L’auteur évoque également les organisations criminelles transnationales africaines, notamment au Nigéria et en Afrique du Sud. Celles-ci se sont développées grâce à des gangs libanais mais il semblerait que les structures autonomes commencent à émerger. Il est clair que l’Afrique qui doit faire face au fléau de la corruption est particulièrement vulnérable devant ce type de développement. Au Nigéria, les gangs se sont constitués sur des bases ethniques et Lagos est devenu une plaque tournante du commerce de l’héroïne entre l’Asie et l’Amérique du Nord. Le trafic d’armes, les arnaques sur Internet trouvent également au Nigéria un terrain propice. Les conflits interethniques, les mouvements séparatistes permettent également d’alimenter un trafic d’armes qui vient compléter les revenus parfois considérables du braconnage d’espèces menacées qui trouvent leurs débouchés en Asie orientale. (Ivoire, cornes de rhinocéros ; etc.)

La troisième partie de cet ouvrage est consacrée aux moyens de lutte contre ce fléau. Force est de constater que les instances internationales sont désarmées. La mondialisation qui favorise les échanges de toute nature offre autant d’opportunité aux OCT pour leurs trafics divers.

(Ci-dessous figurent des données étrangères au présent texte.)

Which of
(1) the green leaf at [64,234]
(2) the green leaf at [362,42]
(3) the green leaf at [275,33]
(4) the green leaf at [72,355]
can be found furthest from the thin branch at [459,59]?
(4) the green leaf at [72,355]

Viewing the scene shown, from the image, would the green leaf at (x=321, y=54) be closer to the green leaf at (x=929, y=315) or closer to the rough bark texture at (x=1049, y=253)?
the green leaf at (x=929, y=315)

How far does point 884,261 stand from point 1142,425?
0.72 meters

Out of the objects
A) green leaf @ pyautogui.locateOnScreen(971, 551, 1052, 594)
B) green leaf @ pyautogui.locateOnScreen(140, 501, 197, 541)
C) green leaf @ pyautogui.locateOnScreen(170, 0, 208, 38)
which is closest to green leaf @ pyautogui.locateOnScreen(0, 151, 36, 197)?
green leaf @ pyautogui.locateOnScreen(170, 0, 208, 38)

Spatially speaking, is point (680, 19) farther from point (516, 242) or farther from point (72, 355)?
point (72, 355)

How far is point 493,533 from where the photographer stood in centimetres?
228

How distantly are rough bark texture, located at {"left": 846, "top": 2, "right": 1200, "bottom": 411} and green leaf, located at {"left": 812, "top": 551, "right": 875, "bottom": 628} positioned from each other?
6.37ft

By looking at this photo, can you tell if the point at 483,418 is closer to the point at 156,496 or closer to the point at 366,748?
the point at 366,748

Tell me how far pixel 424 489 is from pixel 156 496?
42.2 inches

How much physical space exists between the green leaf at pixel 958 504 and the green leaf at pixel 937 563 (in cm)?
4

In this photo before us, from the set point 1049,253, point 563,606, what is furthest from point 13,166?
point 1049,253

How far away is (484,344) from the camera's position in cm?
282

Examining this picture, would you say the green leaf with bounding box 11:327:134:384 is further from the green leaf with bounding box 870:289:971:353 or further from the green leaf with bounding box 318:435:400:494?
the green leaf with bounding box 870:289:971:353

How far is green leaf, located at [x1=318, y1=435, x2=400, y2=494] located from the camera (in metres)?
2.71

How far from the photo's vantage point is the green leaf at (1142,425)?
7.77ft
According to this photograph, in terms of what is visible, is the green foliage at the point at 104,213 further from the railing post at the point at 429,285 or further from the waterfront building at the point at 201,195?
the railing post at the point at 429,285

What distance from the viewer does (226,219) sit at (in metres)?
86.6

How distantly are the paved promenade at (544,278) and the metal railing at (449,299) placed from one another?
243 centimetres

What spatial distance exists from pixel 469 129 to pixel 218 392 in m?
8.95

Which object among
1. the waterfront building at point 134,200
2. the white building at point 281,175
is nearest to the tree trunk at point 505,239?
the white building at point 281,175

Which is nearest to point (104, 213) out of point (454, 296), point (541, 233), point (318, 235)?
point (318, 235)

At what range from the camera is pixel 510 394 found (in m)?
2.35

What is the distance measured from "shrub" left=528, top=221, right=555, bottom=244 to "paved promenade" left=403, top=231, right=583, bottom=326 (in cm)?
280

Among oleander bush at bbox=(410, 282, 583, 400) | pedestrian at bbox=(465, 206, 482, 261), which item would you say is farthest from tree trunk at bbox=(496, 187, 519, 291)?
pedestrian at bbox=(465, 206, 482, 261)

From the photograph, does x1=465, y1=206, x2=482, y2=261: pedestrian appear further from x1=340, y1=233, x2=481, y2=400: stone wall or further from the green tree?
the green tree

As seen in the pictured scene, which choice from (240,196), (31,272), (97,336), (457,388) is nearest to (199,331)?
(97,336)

Dans le même temps, la coopération internationale, la circulation des informations en temps réel peuvent largement favoriser les actions de police contre les organisations criminelles. Mais il ne semble pas évident que cela suffise. Les profits générés par les activités illicites sont tels qu’ils permettent d’acheter toutes les complicités quels que soient les états où les organisations criminelles transnationales cherchent à s’implanter. On n’y trouve tout de même ici aussi un inventaire tout à fait exhaustif des conventions et des accords d’application régionale qui permette de lutter contre ce fléau.
On conclura en faisant une comparaison entre les 140 millions de dollars de budget annuel de l’organisation des Nations unies contre la drogue et la criminalité et des 400 milliards de dollars générés uniquement par le trafic de stupéfiants. De plus, même si la lutte contre les paradis fiscaux qui favorisent le blanchiment de l’argent des réseaux criminels est à l’ordre du jour, il n’est pas évident que les micros états dans lesquels ces paradis fiscaux se situent soient en mesure de résister aux tentations de profits générés par ces activités.